As Adam Frank has said over on the 13.7 blog, "Earth and Mars have been swapping spit (astrobiologically speaking) for eons ... [and] it is entirely possible we were Earth's first alien invasion."

Thursday at a conference in Italy, chemist Steven Benner from the Westheimer Institute of Science and Technology in Gainesville, Fla., offered what he believes is evidence that in fact, "we are actually all Martians; that life started on Mars and came to Earth on a rock."

There's an abstract describing his research posted here. The BBC sums up the key points this way:

"Scientists have long wondered how atoms first came together to make up the three crucial molecular components of living organisms: RNA, DNA and proteins. ...
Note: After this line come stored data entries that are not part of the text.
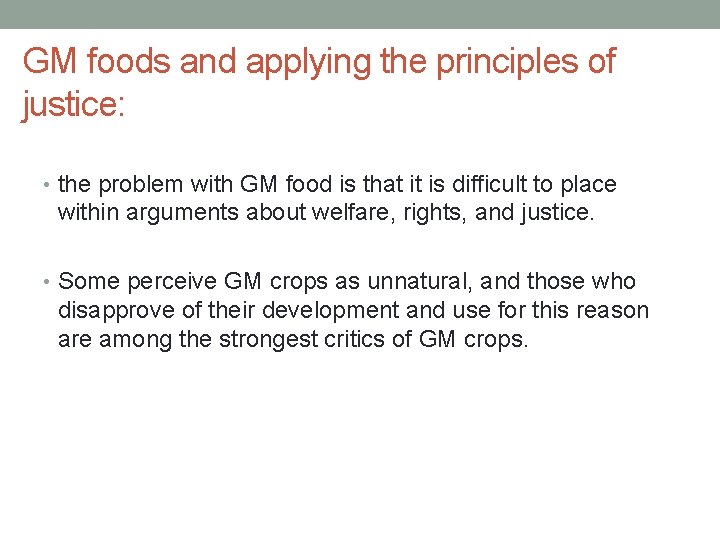 GM foods and applying the principles of justice:

• the problem with GM food is that it is difficult to place within arguments about welfare, rights, and justice.

• Some perceive GM crops as unnatural, and those who disapprove of their development and use for this reason are among the strongest critics of GM crops.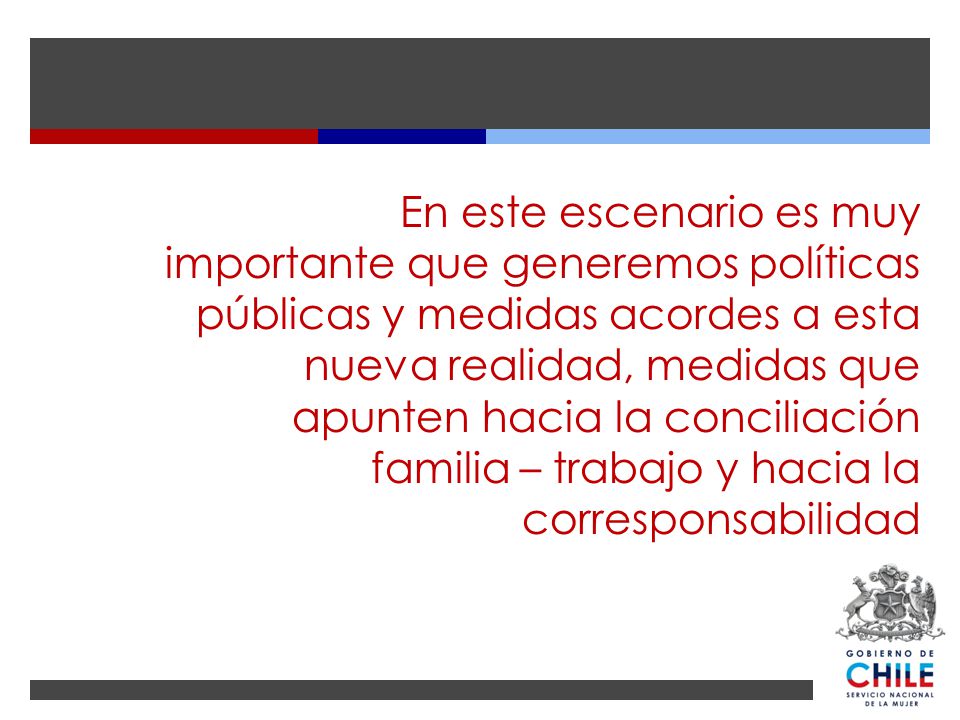 En este escenario es muy importante que generemos políticas públicas y medidas acordes a esta nueva realidad, medidas que apunten hacia la conciliación familia – trabajo y hacia la corresponsabilidad

GOBIERNO DE
CHILE
SERVICIO NACIONAL DE LA MUJER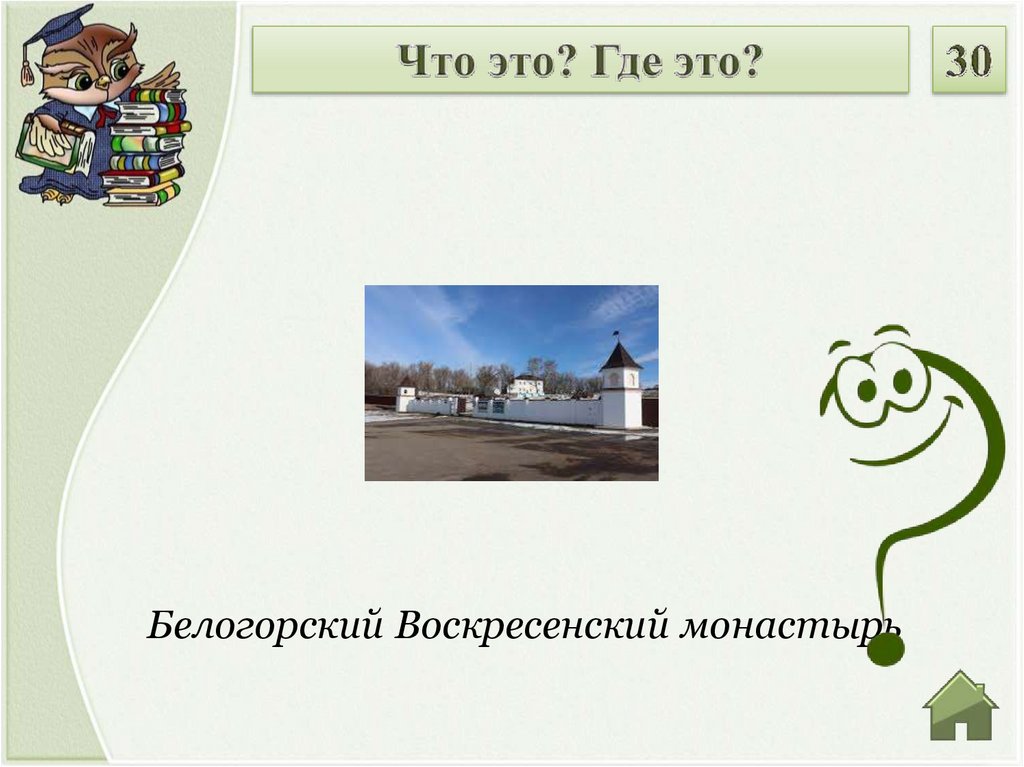 Что это? Где это?

30

Белогорский Воскресенский монастырь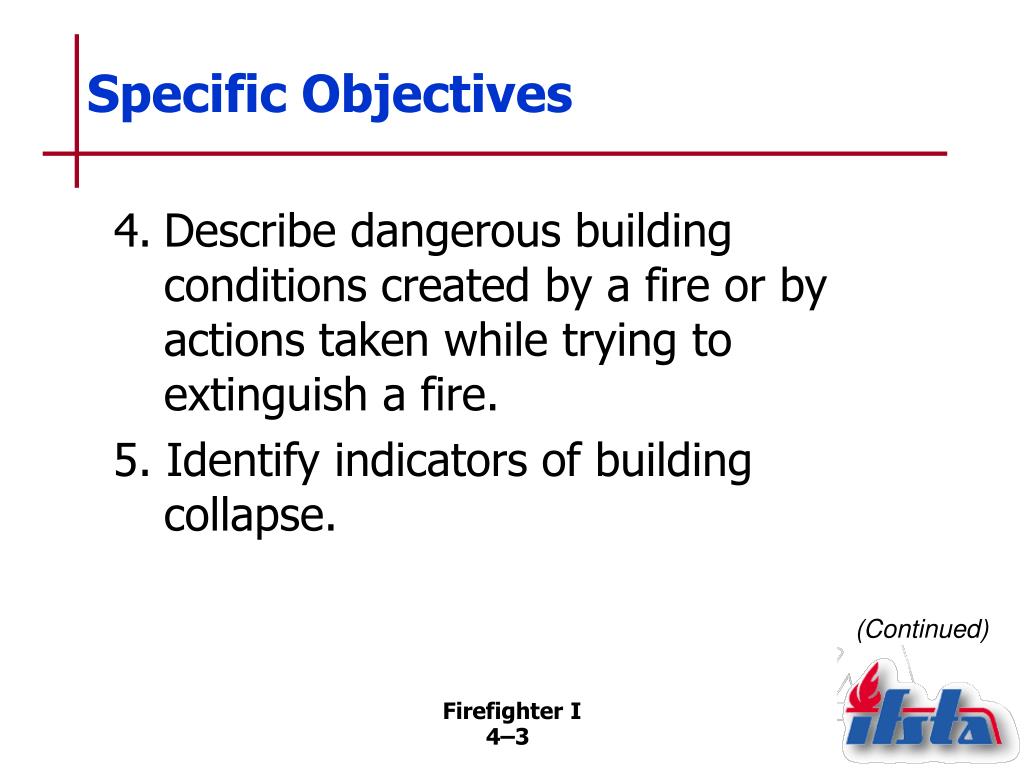 Specific Objectives

4. Describe dangerous building conditions created by a fire or by actions taken while trying to extinguish a fire.

5. Identify indicators of building collapse.

(Continued)

Firefighter I
4–3

ifsta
"Simply adding energy such as heat or light to the more basic organic molecules in the 'soup' does not generate RNA. Instead, it generates tar. RNA needs to be coaxed into shape by 'templating' atoms at the crystalline surfaces of minerals.

"The minerals most effective at templating RNA would have dissolved in the oceans of the early Earth, but would have been more abundant on Mars, according to Prof Benner.
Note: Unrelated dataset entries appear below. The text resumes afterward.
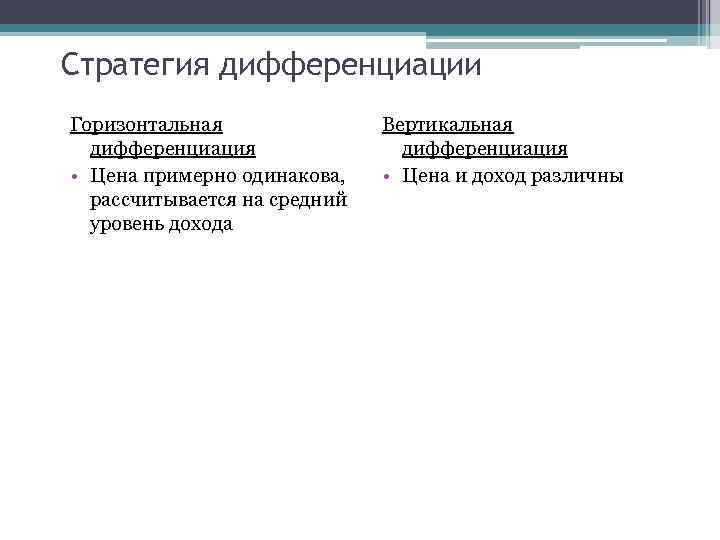 Стратегия дифференциации

Горизонтальная дифференциация

• Цена примерно одинакова, рассчитывается на средний уровень дохода

Вертикальная дифференциация

• Цена и доход различны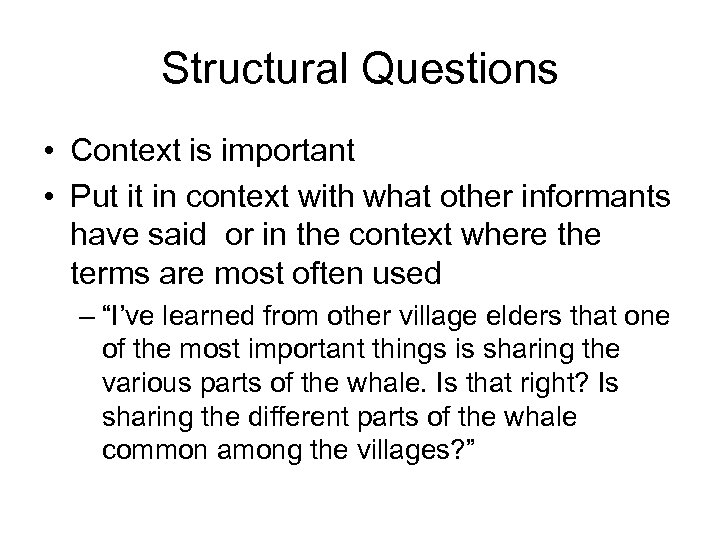 Structural Questions

• Context is important
• Put it in context with what other informants have said  or in the context where the terms are most often used
– “I’ve learned from other village elders that one of the most important things is sharing the various parts of the whale. Is that right? Is sharing the different parts of the whale common among the villages?”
"This could suggest that life started on the Red Planet before being transported to Earth on meteorites, argues Benner."

Benner, Space.com adds, thinks it's "lucky that we ended up here nevertheless, as certainly Earth has been the better of the two planets for sustaining life."

By the way, just how do Earth and Mars swap spit, as Adam puts it?
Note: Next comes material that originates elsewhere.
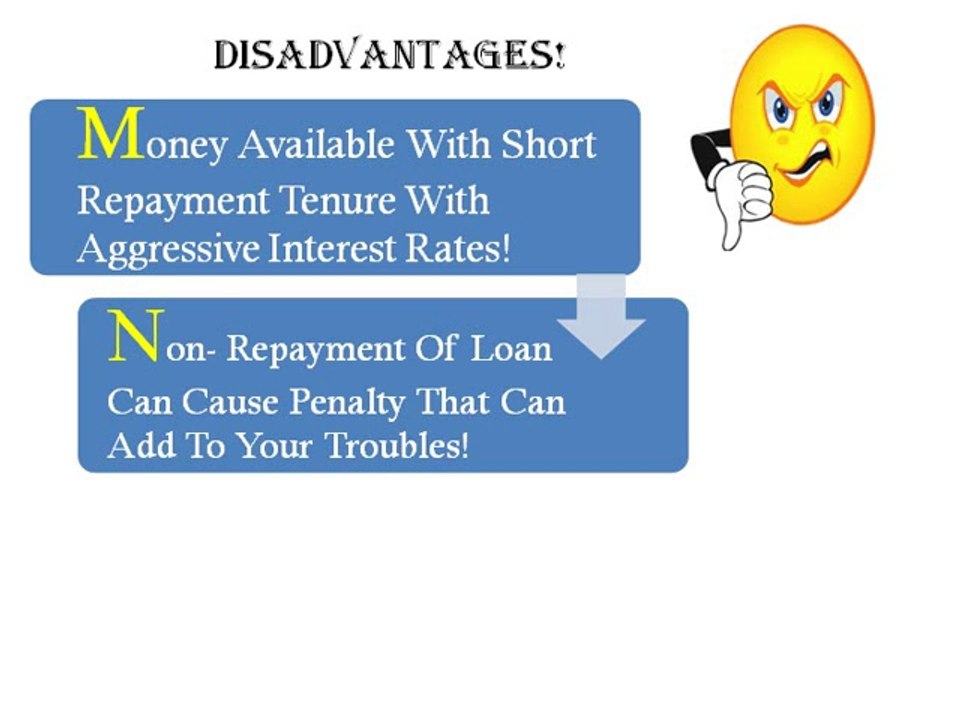 DISADVANTAGES!

Money Available With Short Repayment Tenure With Aggressive Interest Rates!

Non- Repayment Of Loan Can Cause Penalty That Can Add To Your Troubles!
Back in March on Science Friday, Arizona State University cosmochemist Meenakshi Wadhwa was asked how rocks would get from there to here. "Large impacts ... are hitting Mars ... certainly in the past," she said. "And so there was a large impact on Mars sometime in the past and it ejected these pieces from Mars," which made their way through space to Earth.

What's more, she said, there could be pieces of other planets here on Earth.

So maybe we have a little Venusian in us too?